======== SUPPLIED ENTRIES

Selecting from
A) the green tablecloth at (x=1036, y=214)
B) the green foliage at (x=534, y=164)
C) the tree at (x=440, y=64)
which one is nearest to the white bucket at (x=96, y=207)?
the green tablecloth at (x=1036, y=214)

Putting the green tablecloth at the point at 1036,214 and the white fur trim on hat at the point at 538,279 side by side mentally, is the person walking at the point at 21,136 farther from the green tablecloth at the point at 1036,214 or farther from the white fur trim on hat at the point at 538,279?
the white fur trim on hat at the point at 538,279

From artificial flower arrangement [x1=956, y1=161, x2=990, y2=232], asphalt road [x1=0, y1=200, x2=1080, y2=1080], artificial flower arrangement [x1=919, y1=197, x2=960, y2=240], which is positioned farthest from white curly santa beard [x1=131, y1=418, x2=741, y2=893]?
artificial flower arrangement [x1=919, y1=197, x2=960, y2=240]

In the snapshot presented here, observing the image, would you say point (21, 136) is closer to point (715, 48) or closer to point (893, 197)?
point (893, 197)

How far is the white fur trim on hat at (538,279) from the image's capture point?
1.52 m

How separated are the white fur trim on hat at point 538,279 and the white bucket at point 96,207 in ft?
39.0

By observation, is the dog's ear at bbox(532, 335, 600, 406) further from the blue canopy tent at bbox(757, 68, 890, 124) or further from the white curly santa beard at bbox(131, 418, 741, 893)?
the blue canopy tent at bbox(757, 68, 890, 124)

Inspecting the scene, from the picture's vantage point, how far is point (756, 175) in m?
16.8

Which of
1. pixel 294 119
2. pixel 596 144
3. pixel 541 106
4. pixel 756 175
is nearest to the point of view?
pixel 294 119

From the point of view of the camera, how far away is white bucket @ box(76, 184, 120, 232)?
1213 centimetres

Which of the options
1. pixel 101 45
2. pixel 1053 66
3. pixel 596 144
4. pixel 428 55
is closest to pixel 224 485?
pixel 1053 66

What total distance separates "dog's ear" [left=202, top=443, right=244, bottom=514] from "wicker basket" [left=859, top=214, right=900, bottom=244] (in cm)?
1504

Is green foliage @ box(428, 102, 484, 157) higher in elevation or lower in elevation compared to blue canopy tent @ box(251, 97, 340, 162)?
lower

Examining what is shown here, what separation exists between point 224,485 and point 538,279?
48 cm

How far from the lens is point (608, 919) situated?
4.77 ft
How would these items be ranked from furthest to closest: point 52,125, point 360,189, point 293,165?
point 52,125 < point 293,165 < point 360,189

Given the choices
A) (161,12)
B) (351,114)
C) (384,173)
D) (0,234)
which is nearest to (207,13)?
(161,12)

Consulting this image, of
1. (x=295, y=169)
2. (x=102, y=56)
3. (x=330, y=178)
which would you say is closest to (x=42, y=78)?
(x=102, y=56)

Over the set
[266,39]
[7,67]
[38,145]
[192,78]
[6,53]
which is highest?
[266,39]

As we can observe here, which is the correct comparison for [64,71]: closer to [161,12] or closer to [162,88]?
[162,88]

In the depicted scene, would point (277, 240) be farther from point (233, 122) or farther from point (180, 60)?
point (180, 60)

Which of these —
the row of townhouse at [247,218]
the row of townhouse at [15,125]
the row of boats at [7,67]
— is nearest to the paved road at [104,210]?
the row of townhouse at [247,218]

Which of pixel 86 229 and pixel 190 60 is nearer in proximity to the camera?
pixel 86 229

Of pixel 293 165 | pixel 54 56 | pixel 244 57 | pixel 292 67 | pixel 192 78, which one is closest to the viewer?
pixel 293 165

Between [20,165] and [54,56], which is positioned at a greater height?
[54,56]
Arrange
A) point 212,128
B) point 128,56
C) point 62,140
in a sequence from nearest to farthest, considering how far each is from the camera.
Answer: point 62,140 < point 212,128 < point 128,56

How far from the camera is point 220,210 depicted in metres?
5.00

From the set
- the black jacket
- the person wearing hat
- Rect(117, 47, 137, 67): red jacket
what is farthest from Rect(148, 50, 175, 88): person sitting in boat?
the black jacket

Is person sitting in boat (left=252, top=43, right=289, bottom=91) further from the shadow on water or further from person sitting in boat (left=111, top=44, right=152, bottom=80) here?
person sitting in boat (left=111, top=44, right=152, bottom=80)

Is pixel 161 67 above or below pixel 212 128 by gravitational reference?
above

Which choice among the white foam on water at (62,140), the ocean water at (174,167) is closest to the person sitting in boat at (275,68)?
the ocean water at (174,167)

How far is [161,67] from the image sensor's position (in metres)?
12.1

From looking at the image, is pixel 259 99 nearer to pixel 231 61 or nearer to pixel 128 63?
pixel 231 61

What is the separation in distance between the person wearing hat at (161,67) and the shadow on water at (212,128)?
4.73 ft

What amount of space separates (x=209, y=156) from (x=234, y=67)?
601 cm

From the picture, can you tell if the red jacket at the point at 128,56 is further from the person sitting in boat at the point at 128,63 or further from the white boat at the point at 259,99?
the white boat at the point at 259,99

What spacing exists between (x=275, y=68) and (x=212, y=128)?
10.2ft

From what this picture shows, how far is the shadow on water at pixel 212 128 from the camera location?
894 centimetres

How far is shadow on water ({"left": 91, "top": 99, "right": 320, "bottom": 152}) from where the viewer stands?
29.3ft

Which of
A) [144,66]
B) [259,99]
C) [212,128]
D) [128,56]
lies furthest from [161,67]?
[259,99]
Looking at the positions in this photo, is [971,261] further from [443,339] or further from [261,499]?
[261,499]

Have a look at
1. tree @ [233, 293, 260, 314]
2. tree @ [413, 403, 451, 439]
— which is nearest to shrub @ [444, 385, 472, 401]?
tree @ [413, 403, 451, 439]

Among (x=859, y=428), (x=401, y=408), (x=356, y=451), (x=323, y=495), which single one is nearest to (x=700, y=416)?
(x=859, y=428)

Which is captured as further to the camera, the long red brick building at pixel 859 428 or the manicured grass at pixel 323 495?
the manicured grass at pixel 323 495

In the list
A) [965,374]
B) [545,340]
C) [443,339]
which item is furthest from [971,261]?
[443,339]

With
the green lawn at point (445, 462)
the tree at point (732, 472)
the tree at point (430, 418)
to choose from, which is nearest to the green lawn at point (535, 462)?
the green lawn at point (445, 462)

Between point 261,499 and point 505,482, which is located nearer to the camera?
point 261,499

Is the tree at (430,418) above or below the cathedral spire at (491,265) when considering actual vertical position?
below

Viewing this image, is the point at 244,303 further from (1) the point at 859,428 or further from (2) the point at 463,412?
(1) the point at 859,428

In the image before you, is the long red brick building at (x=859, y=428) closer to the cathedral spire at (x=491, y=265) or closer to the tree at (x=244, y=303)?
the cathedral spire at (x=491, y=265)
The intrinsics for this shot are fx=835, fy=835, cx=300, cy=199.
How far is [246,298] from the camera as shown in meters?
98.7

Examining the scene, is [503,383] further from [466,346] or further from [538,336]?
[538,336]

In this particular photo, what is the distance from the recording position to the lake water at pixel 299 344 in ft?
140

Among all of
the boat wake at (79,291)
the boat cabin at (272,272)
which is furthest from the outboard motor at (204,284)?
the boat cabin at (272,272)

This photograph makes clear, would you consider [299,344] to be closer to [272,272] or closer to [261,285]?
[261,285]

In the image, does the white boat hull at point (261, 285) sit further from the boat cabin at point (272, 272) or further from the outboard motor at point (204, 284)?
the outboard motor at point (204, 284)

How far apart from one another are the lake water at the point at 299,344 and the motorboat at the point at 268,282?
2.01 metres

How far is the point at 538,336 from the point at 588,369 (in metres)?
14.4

================

GOAL
Copy the items above without any change, starting at the line that contains "Which is captured" and ending after the line that contains "2.01 metres".

ANSWER FOR THIS EXERCISE
Which is captured as further to the camera, the long red brick building at pixel 859 428 or the manicured grass at pixel 323 495?
the manicured grass at pixel 323 495

In the list
A) [965,374]
B) [545,340]
C) [443,339]
which item is furthest from [971,261]?
[443,339]

With
the green lawn at point (445, 462)
the tree at point (732, 472)
the tree at point (430, 418)
to choose from, which is nearest to the green lawn at point (535, 462)?
the green lawn at point (445, 462)

Between point 261,499 and point 505,482, which is located nearer to the camera?
point 261,499

Is the tree at (430,418) above or below the cathedral spire at (491,265) when considering actual vertical position?
below

Viewing this image, is the point at 244,303 further from (1) the point at 859,428 or further from (2) the point at 463,412?
(1) the point at 859,428

In the image before you, is the long red brick building at (x=859, y=428) closer to the cathedral spire at (x=491, y=265) or closer to the tree at (x=244, y=303)?
the cathedral spire at (x=491, y=265)
The intrinsics for this shot are fx=835, fy=835, cx=300, cy=199.
How far is [246,298] from the camera as shown in meters?
98.7

Examining the scene, is [503,383] further from [466,346] or further from [538,336]?
[538,336]

In this particular photo, what is the distance from the recording position to the lake water at pixel 299 344 in ft?
140

Among all of
the boat wake at (79,291)
the boat cabin at (272,272)
which is furthest from the outboard motor at (204,284)?
the boat cabin at (272,272)

This photograph makes clear, would you consider [299,344] to be closer to [272,272] or closer to [261,285]?
[261,285]

In the image, does the white boat hull at point (261, 285) sit further from the boat cabin at point (272, 272) or further from the outboard motor at point (204, 284)?
the outboard motor at point (204, 284)

How far apart from one another are the lake water at the point at 299,344 and the motorboat at the point at 268,282?
2.01 metres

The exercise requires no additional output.